Legislators and DeSantis have already responded to the crisis over the last 18 months, handing the insurance industry a tremendous victory by enacting a sweeping new law in March that places limits on lawsuits on insurers. Last year, the state set aside $2 billion in taxpayer money to offer insurers additional insurance coverage on their plans.
The changes so far aren’t doing anything to immediately curb rate hike requests. State Senate President Kathleen Passidomo, a Republican whose own home was severely damaged by Hurricane Ian, said she warned insurers last year “there will be hell to pay” unless insurers lowered their rates.
The new insurer accountability package would place more regulatory responsibilities on the state’s Office of Insurance Regulation, which would be charged with examining how insurers handle claims and run their operations. It would prohibit bonuses to officers and directors of an insurer that is impaired or insolvent. The state House is expected to consider similar legislation.
The “idea is we are not only going to hit those bad actors a little harder, but we’re going to make sure everyone is going to know who those bad actors are,” Sen. Travis Hutson, a St. Augustine Republican and bill sponsor of the bill, SPB 7052, said at a committee hearing Wednesday.
But there is already a great deal of skepticism about the new proposal.
Locke Burt, a former GOP state senator and CEO and chair of Security First Insurance, said that a lot of what is in the Senate bill is “eyewash” and that several portions touted by its proponents are already done by state regulators, including one that calls on insurers to consider the impact of other recent legislation.
He also said state legislators are not doing anything to address rising costs of reinsurance, which is backup financing required of the carriers — essentially, insurance for insurers. Burt said his reinsurance costs are poised to go up 40 percent this year, which means he will be seeking a rate hike for his company.
“I think what the Legislature is trying to do is reduce rates and the bill is not going to do that,” Burt said. “I think the Legislature is trying to attract additional capital to Florida, and the bill is not going to do that. I think the people that wrote the bill didn’t think about the law of unintended consequences.”
Burt said one provision could result in insurers halting the writing of all new policies during hurricane season.

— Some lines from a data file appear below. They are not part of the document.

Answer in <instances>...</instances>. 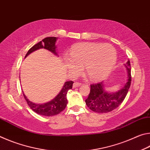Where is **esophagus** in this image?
Segmentation results:
<instances>
[{"label": "esophagus", "instance_id": "esophagus-1", "mask_svg": "<svg viewBox=\"0 0 150 150\" xmlns=\"http://www.w3.org/2000/svg\"><path fill=\"white\" fill-rule=\"evenodd\" d=\"M81 85V83H78V82H75L74 83H73V87L75 88V87H79V86Z\"/></svg>", "mask_w": 150, "mask_h": 150}]
</instances>
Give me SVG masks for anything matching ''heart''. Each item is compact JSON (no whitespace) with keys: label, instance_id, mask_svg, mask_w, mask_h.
I'll return each mask as SVG.
<instances>
[{"label":"heart","instance_id":"1","mask_svg":"<svg viewBox=\"0 0 150 150\" xmlns=\"http://www.w3.org/2000/svg\"><path fill=\"white\" fill-rule=\"evenodd\" d=\"M65 59V65L73 73L80 72V67L91 81L106 77L116 60V52L112 45L98 43H81L73 46Z\"/></svg>","mask_w":150,"mask_h":150}]
</instances>
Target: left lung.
Listing matches in <instances>:
<instances>
[{
    "mask_svg": "<svg viewBox=\"0 0 150 150\" xmlns=\"http://www.w3.org/2000/svg\"><path fill=\"white\" fill-rule=\"evenodd\" d=\"M125 66L128 72V80L125 85L117 92H106L103 81L91 85L90 93L85 103L91 110L97 113H107L118 107L123 102L128 92L132 81L130 60L126 62Z\"/></svg>",
    "mask_w": 150,
    "mask_h": 150,
    "instance_id": "1",
    "label": "left lung"
}]
</instances>
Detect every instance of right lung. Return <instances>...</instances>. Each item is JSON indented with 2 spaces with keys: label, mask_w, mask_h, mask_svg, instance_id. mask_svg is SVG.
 Here are the masks:
<instances>
[{
  "label": "right lung",
  "mask_w": 150,
  "mask_h": 150,
  "mask_svg": "<svg viewBox=\"0 0 150 150\" xmlns=\"http://www.w3.org/2000/svg\"><path fill=\"white\" fill-rule=\"evenodd\" d=\"M56 37H47L43 39L42 41H40L38 44H35L28 50L26 55V57L32 52L34 51L44 48L45 50H49L50 52H52L55 55H57L56 52V46H55V42H56ZM73 84V81H66L64 85L61 90L59 93L55 96L54 99L50 102L44 104H35L30 101L28 99L26 95L23 93L24 97L27 102V104L35 112L38 114L40 115H43L45 116H52L57 115L62 112L65 108L67 104V93L69 89H71ZM23 92V91H22Z\"/></svg>",
  "instance_id": "right-lung-1"
}]
</instances>
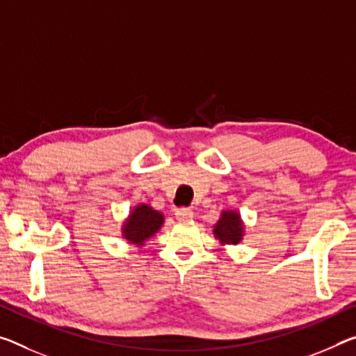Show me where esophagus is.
Segmentation results:
<instances>
[{"label":"esophagus","instance_id":"1","mask_svg":"<svg viewBox=\"0 0 356 356\" xmlns=\"http://www.w3.org/2000/svg\"><path fill=\"white\" fill-rule=\"evenodd\" d=\"M176 216L177 220H180V222H187V220H191L193 218V209H188V207H180L176 211Z\"/></svg>","mask_w":356,"mask_h":356}]
</instances>
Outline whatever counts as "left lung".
Here are the masks:
<instances>
[{"instance_id": "1", "label": "left lung", "mask_w": 356, "mask_h": 356, "mask_svg": "<svg viewBox=\"0 0 356 356\" xmlns=\"http://www.w3.org/2000/svg\"><path fill=\"white\" fill-rule=\"evenodd\" d=\"M213 234L222 242V244H233L236 245L241 242L242 234H244V227H242V220L238 212L225 211L222 217L213 227Z\"/></svg>"}]
</instances>
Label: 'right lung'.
Instances as JSON below:
<instances>
[{"mask_svg":"<svg viewBox=\"0 0 356 356\" xmlns=\"http://www.w3.org/2000/svg\"><path fill=\"white\" fill-rule=\"evenodd\" d=\"M165 217L147 204H139L133 209L125 223H123V238L136 245H144V242L152 238L161 228Z\"/></svg>","mask_w":356,"mask_h":356,"instance_id":"add662e5","label":"right lung"}]
</instances>
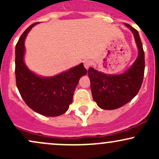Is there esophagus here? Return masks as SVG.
<instances>
[{
  "label": "esophagus",
  "mask_w": 159,
  "mask_h": 159,
  "mask_svg": "<svg viewBox=\"0 0 159 159\" xmlns=\"http://www.w3.org/2000/svg\"><path fill=\"white\" fill-rule=\"evenodd\" d=\"M91 65V63H90V61H84V67L87 69H89V67H90V66Z\"/></svg>",
  "instance_id": "1"
}]
</instances>
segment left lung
Listing matches in <instances>:
<instances>
[{"label":"left lung","instance_id":"1","mask_svg":"<svg viewBox=\"0 0 159 159\" xmlns=\"http://www.w3.org/2000/svg\"><path fill=\"white\" fill-rule=\"evenodd\" d=\"M125 25L134 34L138 48V57L132 66L120 75H107L93 67L88 69L93 98L105 110L119 108L129 102L139 92L143 80L145 60L139 34L129 24Z\"/></svg>","mask_w":159,"mask_h":159}]
</instances>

Jeff Brandes, a former Republican state senator who just launched a nonprofit looking at policy issues, called the legislation the “Citizens supernova act” that will cause that carrier to continue to swell in size. He too contended it will do nothing to reduce rates. He added that it will add regulatory burdens to carriers and he doubted that state regulators have the staff to carry out the new responsibilities.
“Honestly, the Legislature needs to deal with reinsurance this session and let the dust settle until next year,” Brandes said. “It’s a massive problem that could cause the failure and withdrawal of companies prior to hurricane season.”
Burt, as well as some insurance industry representatives who testified on Wednesday, pointed to one part of the bill that would require insurers to hand over claims manuals and other information to regulators as a potential boon to lawyers who sue the industry.
Stephen Cain, a South Florida attorney and incoming president of the Florida Justice Association, welcomed the legislation during his remarks before the Senate Banking and Insurance Committee.
“It’s nice to see companies being put under a microscope,” Cain said. “We’ve seen reform after reform directed at restricting homeowners rights all the while insurance companies have been left to plunder profits from the state on the backs of homeowners.”